→ **Tarefa 1**:
No texto sobre as comissões de anistia, quantas entidades, além da RBMV, encabeçaram o Manifesto Pela Justiça de Transição?
→ **Tarefa 2**:
Reproduza do texto sobre as comissões de anistia o trecho que começa em "A nosso entender" e segue até "cada novo governo.".

→ **Texto selecionado**:
----
A nosso entender a recriação das Comissões de anistia e dos mortos e desaparecidos políticos, em sede de governo, cumpre o débito do Estado com a sociedade, uma vez que há anistiandos que não foram atendidos, e há os familiares à espera dos restos mortais dos mortos/desaparecidos e dos esclarecimentos das circunstâncias de seus extermínios pela ditadura militar.
Contudo, temos que olhar à frente, não podemos ficar à mercê de cada novo governo.
A iniciativa da constituição de um órgão criado por lei, pode e deve ter a iniciativa do governo Lula em articulação com o Congresso nacional.
O Manifesto Pela Justiça de Transição, encabeçada pela RBMV e mais 23 entidades, em 7 de dezembro de 2022, concluiu apontando para o rumo que continuaremos a perseguir, tal como as mães e avós da Praça de Maio da Argentina.
----
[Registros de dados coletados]
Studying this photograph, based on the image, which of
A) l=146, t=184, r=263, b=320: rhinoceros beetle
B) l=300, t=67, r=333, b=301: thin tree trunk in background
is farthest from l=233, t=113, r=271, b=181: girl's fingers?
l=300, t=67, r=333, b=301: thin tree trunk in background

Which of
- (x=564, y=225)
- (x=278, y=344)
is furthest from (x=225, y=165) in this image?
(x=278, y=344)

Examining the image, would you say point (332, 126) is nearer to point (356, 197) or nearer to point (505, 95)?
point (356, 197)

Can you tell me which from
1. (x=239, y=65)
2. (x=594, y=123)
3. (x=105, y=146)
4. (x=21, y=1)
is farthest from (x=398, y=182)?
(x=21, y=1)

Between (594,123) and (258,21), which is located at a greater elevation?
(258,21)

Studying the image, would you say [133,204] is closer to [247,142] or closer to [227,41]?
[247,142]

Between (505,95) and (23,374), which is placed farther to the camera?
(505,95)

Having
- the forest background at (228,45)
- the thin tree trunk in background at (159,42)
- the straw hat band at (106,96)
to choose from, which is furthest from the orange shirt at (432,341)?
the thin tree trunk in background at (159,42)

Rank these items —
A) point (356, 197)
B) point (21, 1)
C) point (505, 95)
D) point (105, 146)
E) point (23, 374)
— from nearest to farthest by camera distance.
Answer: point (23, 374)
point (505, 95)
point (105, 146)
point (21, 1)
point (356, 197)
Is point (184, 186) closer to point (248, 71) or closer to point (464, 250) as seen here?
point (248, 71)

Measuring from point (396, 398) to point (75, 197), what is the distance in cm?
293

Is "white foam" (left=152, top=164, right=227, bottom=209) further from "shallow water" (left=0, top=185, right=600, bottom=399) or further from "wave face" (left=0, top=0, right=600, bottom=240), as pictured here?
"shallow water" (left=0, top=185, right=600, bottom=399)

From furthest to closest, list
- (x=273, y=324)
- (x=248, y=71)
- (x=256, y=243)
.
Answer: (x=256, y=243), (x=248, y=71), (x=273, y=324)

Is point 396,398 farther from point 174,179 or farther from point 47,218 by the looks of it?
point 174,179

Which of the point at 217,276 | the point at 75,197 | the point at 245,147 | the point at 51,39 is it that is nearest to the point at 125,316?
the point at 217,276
----
→ **Resposta escrita 1**:
Mais 23 entidades.

→ **Resposta escrita 2**:
A nosso entender a recriação das Comissões de anistia e dos mortos e desaparecidos políticos, em sede de governo, cumpre o débito do Estado com a sociedade, uma vez que há anistiandos que não foram atendidos, e há os familiares à espera dos restos mortais dos mortos/desaparecidos e dos esclarecimentos das circunstâncias de seus extermínios pela ditadura militar.
Contudo, temos que olhar à frente, não podemos ficar à mercê de cada novo governo.